Photos from the Kashgar Photo Shoot

Added over 8 years ago

We had three fabulous models to work with on the day - one a professional, Ashleigh from Chadwick's Modeling Agency, one a semi-professional model and stylist named Swarna and the last a simply beautiful girl called Maud, who had never modelled before and was suggested to us by a friend at the 11th hour.

kashgar's photoshoot Where all naughty girls belong - in a cage kashgar's photoshoot

Our first shot was of Swarna inside a huge black Chinese birdcage made from brass and bamboo - we simply removed the base and placed it over the top of her (luckily she is very petite!).  She was completely nude except for some heavy silver tribal jewellery - a neck torque from the Hmong people of northern Thailand and cuffs and anklets from northern India - and emerald green feathers that I very luckily had left over from an old Mardi Gras costume - thank heavens for dress up boxes!   We placed Swarna and the birdcage up on a light table for maximum effect, then did a variation of the shot with the cage removed and the feathers worn as a skirt.

Our second shot involved a 19th Century life-size brass and wooden horse on wheels that we sourced earlier this year in India.  Each model was given a completely different look (Goddess, Lady Godiva, 1940's Socialite) and either placed on or near the horse, with a beautiful golden handmade Afghani carpet and flaming candelabra as backdrop. 

kashgar's photoshoot

We then shot a fabulous cowboy and Indian scene - probably my favourite of them all - with Swarna as the Indian in buckskin loincloth, feathers and war paint and Maud as the cowboy in huge fringed chaps with toy guns and a western shirt, in full 1940's glam make up and wearing a big fake black moustache.  The jewellery and props that we used are a combination of vintage and newly crafted Zuni, Navajo and Cheyenne Indian work - all pieces are available in our store or our catalog for sale.

 

And we shot some tribal concepts, just to showcase some of our more interesting tribal jewellery and textiles - a beautiful hand-dyed bedspread sized mud cloth from Mali in West Africa and some Naga headhunter bronze cuffs and torque.

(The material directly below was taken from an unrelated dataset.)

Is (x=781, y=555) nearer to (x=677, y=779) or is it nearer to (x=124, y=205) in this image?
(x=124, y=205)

And finally some natural turquoise...which proved to be quite tricky to shoot, as the turquoise simply would not stay put and kept sliding away.  Next time I'll take a tube of eye lash glue along and a staple gun...only kidding. Or am I?

 

Finally, I would like to say again that the shoot would not have been possible without our wonderful hair and make-up artist Justina. She nailed every look we wanted and was a complete professional from start to finish, even when I had trouble communicating my ideas to her and managed to leave half of my drawings at home.